今まで「どーん」や「どーん!」位の爆発は見てきたが、
あんなのは初めて見た。
「ズドーン!」という音が鳴るかと思っていたが、
本当に凄い爆発と言うのは「ガッ」という音なのだと勉強できた。

「それで、真壁さんと水谷さんと佐藤さんで、
 私達の周りと部屋に『壁』張って貰って、
 申し訳ないけど他の人たちには手を回さなかったわ。
 というか回してたら防ぎきれなかったし。」

どんだけ激しかったの。爆発。

「爆発直後に横糸さんに火を吸収、
 小島さんに時間を戻してもらって、
 皆の傷を無かった事に。
 ま、簡単にまとめたらこう言う話。」
「…要するに全員本当は死ぬ筈だったって話ですね?」
「違うわ。
 本当の話は、今全員無事で、今日は残らず二日酔い。」

そう言って松田さんはにっこり笑った。

「…松田さんの異能って、全知と聞きました。」
「そうよー。」
「何でも知ってるんですか?」
「さぁ、どうかな?」
「じゃあ自己紹介とか、要りませんかね。
 僕達一応初対面なんですが。」
「でもそれは礼儀に反するんじゃ無くて?」
「あーそれはそうだ。
 あの、津田健一郎です。」
「どうもー、松田ミキですー。」
「あの、駅までの道って実は結構短くて。」
「うん、知ってる。」
「…僕が何を聞きたいかも知ってますよね?」
「さぁ、どうかなー。」
「…昨日の飲み会の最中に松田さんが『全知』って聞いて、」
「うん。」
「聞きたいと思っていた事が…。」
「どうぞ。」
「… 自分が死ぬ日も、判っちゃうんですか?その力…。」
「そうだね。」
「……怖くないですか?」
「なにが?」
「いや、なにがって」
「怖い、か……。
 怖くないわ。
 だって、
 私が死んだらアナタが泣いてくれる事は判っているもの。

 あ、もう着いちゃった本当に早かったわね。」

朝日と言うのは肌に刺さる。
ちくちくする。
松田さんは朝日に少し目を細め、
私の方に振りかえり手を振ってくれた。

「あ、の」
「なにー?」
「今度は、いつ飲み会に来るんですか?」
「  さぁねー、わからなーい。またねー。

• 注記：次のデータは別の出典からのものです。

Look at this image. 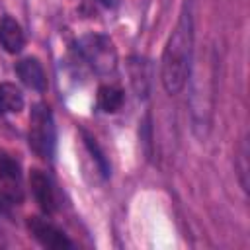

」

私が死んだらアナタが泣いてくれる事は判っているもの。
その理由は。
私が泣いてしまう理由は何ですか。
今後私達が良い飲み仲間になるからですか。
それとも、松田さんみたいな美人が死ぬ事が悲しいからですか。
それとも、もっと別の理由ですか。

私は、何も知らない。
ただ、彼女の『全知』が知っている。

朝日がちくちく、肌に刺さる。
二日酔いは、まだ来ない。

(※ クレイセリング / Claiserling)
物質状態が液体であり、尚且つ形状の変形自由度が高い時、
その物質を構成する分子もしくは原子に等しくエネルギー充填が行われ、
液化、気化する寸前の封鎖型飽和状態の事を言う。
クレイセリングである物質は波の様に上下する運動を起こすが、
これは何の為に起きているのか未だ明らかになっていない。
不安定な状態を保つ為の自然運動だという加藤理論が現在一番支持されている。
緊張状態であるクレイセリング物質に衝撃を加えると物質は膨張し爆発する。
爆発の方向はそれまで上下動をしていた二方向のみで、
衝撃を加える方向はこれに影響を及ぼさない。
この爆発の方向も今だ機構が解明されておらず、
クレイセリングは今だ謎の多い現象である。
2009年に東北大学チームがSPring8にて水銀を用いた実験中にこの現象を発見、
以来世界中で研究されている人工現象である。
尚、wikipedia等で検索してもこの単語は上がってこない。
何故ならけんいちろうの虚造語だからである。